* [What is needed]: Carry on the aquarium forum thread from the point where it stops.

I'm sure you will sort it all out. In the worst scenario you can always do blackout, treat it with hydrogene peroxide or use some othere chemicals but in the same time sort out the root cause. Looking at your scape I'm 100% sure you know what you are doing. I'm looking forward to see more photos with the progress.


----------



## Greenfinger2 (20 Dec 2015)

Hi Andy,  These things happen I am sure you will sort it out


----------



## -serok- (10 Jan 2016)

Hi there! Happy new year to everybody!

Here's a little update... the cyanos are gone, but there are still some tiny green algea. But the tank is on a good way.


----------



## flygja (11 Jan 2016)

Sweet!


----------



## Greenfinger2 (11 Jan 2016)

Hi Andy, Looking fantastic  I like the look of the ss diffuser


----------



## Anagorn (11 Jan 2016)

Very nice! You've created a good depth illusion.
Hope you'll get rid of the algea soon!


----------



## rebel (11 Jan 2016)

Amazing scape!

Would you consider straightening the main foreground peak? It's slightly off at an gale at the moment....


----------



## Bacms (11 Jan 2016)

Looking great and good news on the algae side, some green algae is to be expected without a cleaning crew so just keep removing it


----------



## osullivanmichael2 (15 Jan 2016)

I I just love this scape, I think my favorite I have seen !


----------



## Mannic05 (15 Jan 2016)

Very nice aquascape, love the hardscape.


----------



## Ryan Thang To (15 Jan 2016)

look awesome. love the layout brilliant rock work. keep up the good work. 

cheers
ryan

Sent from my SM-N915FY using Tapatalk


----------



## bloskas (16 Jan 2016)

very good detail work! love that depth!


----------



## -serok- (22 Mar 2016)

Hi folks!

Thanks a lot for your awesome feedback!

And here is a little update. Some time has passed by and the layout evolved good, but make your own mind


----------



## Ryan Thang To (22 Mar 2016)

oh wow. this one has really come to live. look awesome mate look so real. keep up the good work

cheers
ryan


----------



## Konrad Michalski (23 Mar 2016)

Amazing


----------



## CooKieS (23 Mar 2016)

Stunning mountain scape!


----------



## Bacms (23 Mar 2016)

Truly stunning indeed

Sent from my GT-I9505 using Tapatalk


----------



## Greenfinger2 (23 Mar 2016)

Hi Andy, Fantastic rock work and planting


----------



## amoran45 (25 Mar 2016)

Truly speechless....well done!

Sent from my HTC One M9 using Tapatalk


----------



## LondonDragon (29 Mar 2016)

Featured on FB Gallery


----------



## Richard H (30 Mar 2016)

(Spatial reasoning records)
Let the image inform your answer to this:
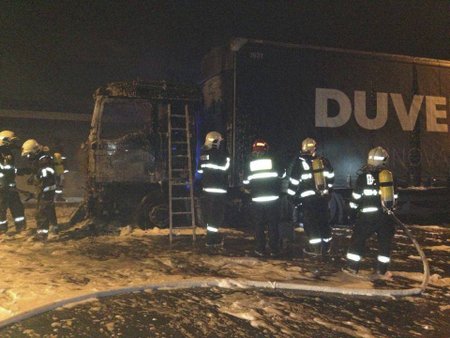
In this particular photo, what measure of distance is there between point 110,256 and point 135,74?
45.1 feet

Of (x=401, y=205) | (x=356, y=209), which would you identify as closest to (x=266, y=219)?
(x=356, y=209)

* [Result for this task]:
Absolutely incredible.


----------



## rebel (30 Mar 2016)

serok, how do you trim the moss? For example mini pelia? do you just shave off small amounts with scissors?


----------



## -serok- (30 Mar 2016)

Hi there!

Thank you folks! 

@LondonDragon
Thanks a lot! 

@rebel
Yes, I trim the moss with scissors. I try to cut the moss as near as possible to the surface of the hardscape, this way the moss don't get too massive.


----------



## Jink82 (30 Mar 2016)

-serok- said:


> Hi there!
> 
> Thank you folks!
> 
> ...



Wow thanks... I'm having the same issue. Cut it the moss near the hardscape. Thats's a great rule of thumb.


----------



## rebel (3 Apr 2016)

-serok- said:


> @rebel
> Yes, I trim the moss with scissors. I try to cut the moss as near as possible to the surface of the hardscape, this way the moss don't get too massive.


Thanks for the tips!!


----------



## Eduard18 (3 Apr 2016)

amazing tank


----------



## -serok- (2 Dec 2016)

Hi folks!

long time nothing new here. Unfortunately this tank isn't running anymore. I've ripped it down for a new project. But I'm very happy and proud to say, that this layout placed rank #3 at this years AGA Contest in the category 120-200l. Unbelievable! 

http://showcase.aquatic-gardeners.org/2016/show12.html

Thanks to all of you that gave me feedback and wrote something in this thread!


----------



## tim (2 Dec 2016)

Congrats on the AGA result, well deserved for a superb scape.


----------



## Danny (16 Nov 2017)

It's a shame this ended, absolutely stunning work.


----------



## Yo-han (16 Nov 2017)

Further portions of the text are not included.